WASHINGTON — The U.S. Air Force on April 22 launched a winged spacecraft designed to conduct military experiments on orbit for as long as nine months before re-entering the atmosphere and gliding to a runway landing in California.
The service hopes the unmanned X-37B Orbital Test Vehicle will pave the way for a cost-effective, reusable spacecraft platform that can be reconfigured on the ground and relaunched in just a few weeks, Gary Payton, undersecretary of the Air Force for space programs, said April 20 during a media teleconference. But because the X-37B’s specific experiments are classified, as is its budget, much about the mission remains unknown.
NASA started the X-37 program as an experimental space-access technology demonstrator in 1999. The agency made several atmospheric flight tests with a smaller version of the craft dubbed the X-40A before it transferred the program to the Defense Advanced Research Projects Agency in 2004. NASA never built an orbital version of the X-37, but the design was picked up by the Air Force’s Rapid Capabilities Office, which contracted with Boeing Phantom Works of El Segundo, Calif., to build two vehicles.
The first X-37B spacecraft was lifted to low Earth orbit aboard an Atlas 5 rocket with a 5-meter-diameter faring out of Cape Canaveral Air Force Station, Fla. The 8.9-meter-long vehicle has a payload bay similar to the one on the space shuttle that can accommodate a pair of satellites weighing several hundred kilograms each, Payton said.
This particular model does not have a capture arm like the space shuttle and is not designed to approach or retrieve spacecraft already on orbit, Payton said. Rather, the first flight of the X-37B seeks to demonstrate autonomous on-orbit operations, re-entry and maneuvers through the atmosphere and a controlled landing at Vandenberg Air Force Base, Calif. The other important aspect of this mission is to validate if the spacecraft is robust enough to be reused without too much refurbishment and repair on the ground, he said.
“The top priority is an inexpensive turnaround,” Payton said. “[Does it need] a lot of tile replacement? A lot of servicing? If that’s the case, it makes this sort of vehicle less attractive to us in the future.”
While the X-37B is designed to stay on orbit for as many as 270 days, the Air Force says the length of time needed to complete its missions will determine when commands are sent to the spacecraft to deorbit itself.

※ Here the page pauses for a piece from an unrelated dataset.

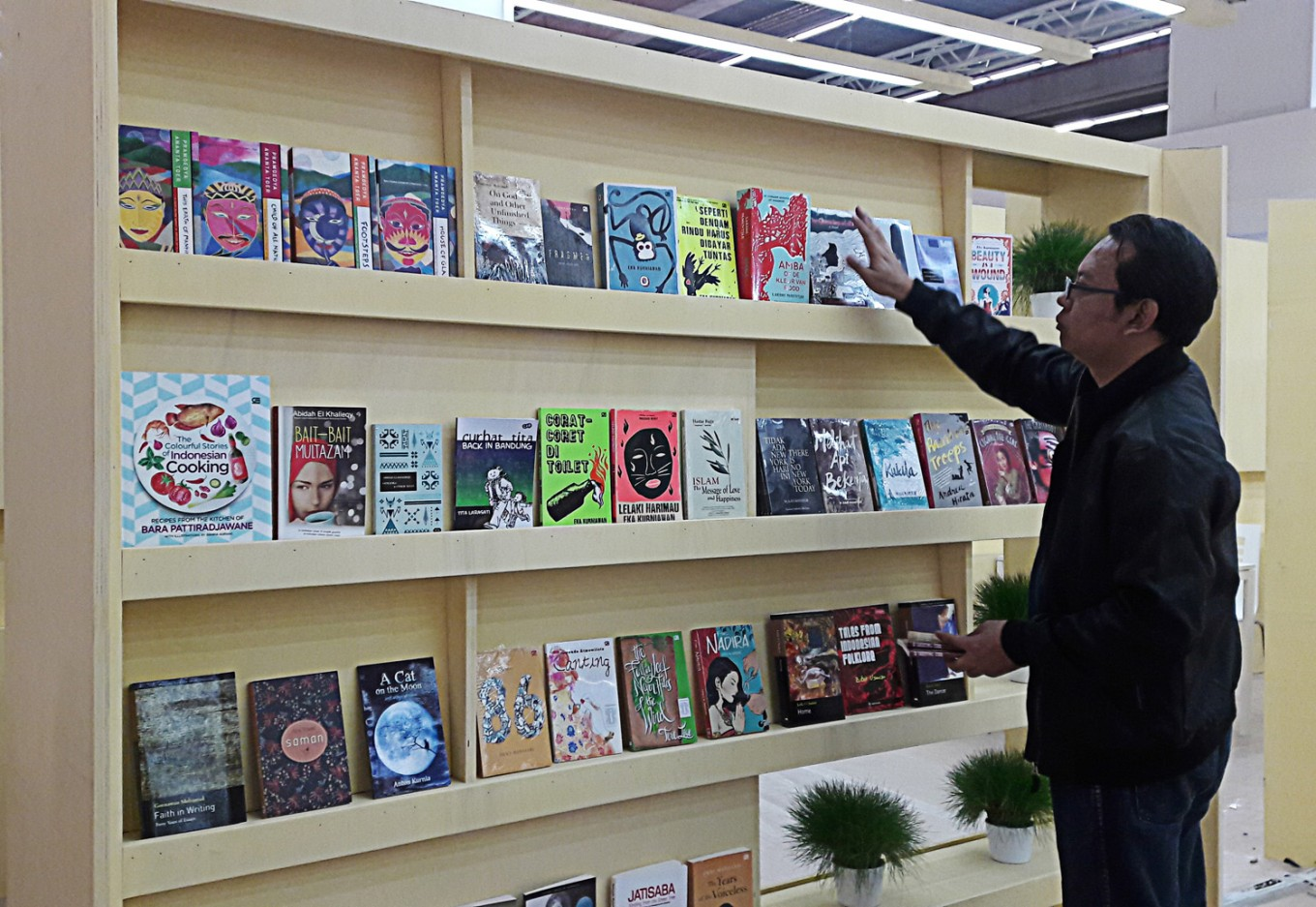 frankfurt book fair about to open books the jakarta post frankfurt book fair about to open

The military has long used the space shuttle as an experiments platform, but those missions last only about two weeks and the shuttle is set to be retired soon, Payton noted.
Once the X-37B spacecraft returns to Earth, lessons learned from the first flight will be applied for the flight of the second craft, currently scheduled for 2011, Payton said. While no decision has been made to pursue an operational space maneuvering vehicle, Payton said he can envision using such craft in “kind of like an operationally responsive space scenario” where one is launched for one mission, returns to Earth and is quickly redeployed either with a different payload or to a different orbit.
“The Orbital Test Vehicle combines the best of aircraft and spacecraft to enable flexible and responsive missions,” Paul Rusnock, Boeing’s vice president of experimental systems and X-37B program director, said in an April 22 press release. “This first flight will demonstrate the readiness of the X-37B to begin serving the Air Force as it continues to investigate ways to make space access more routine, affordable and responsive.”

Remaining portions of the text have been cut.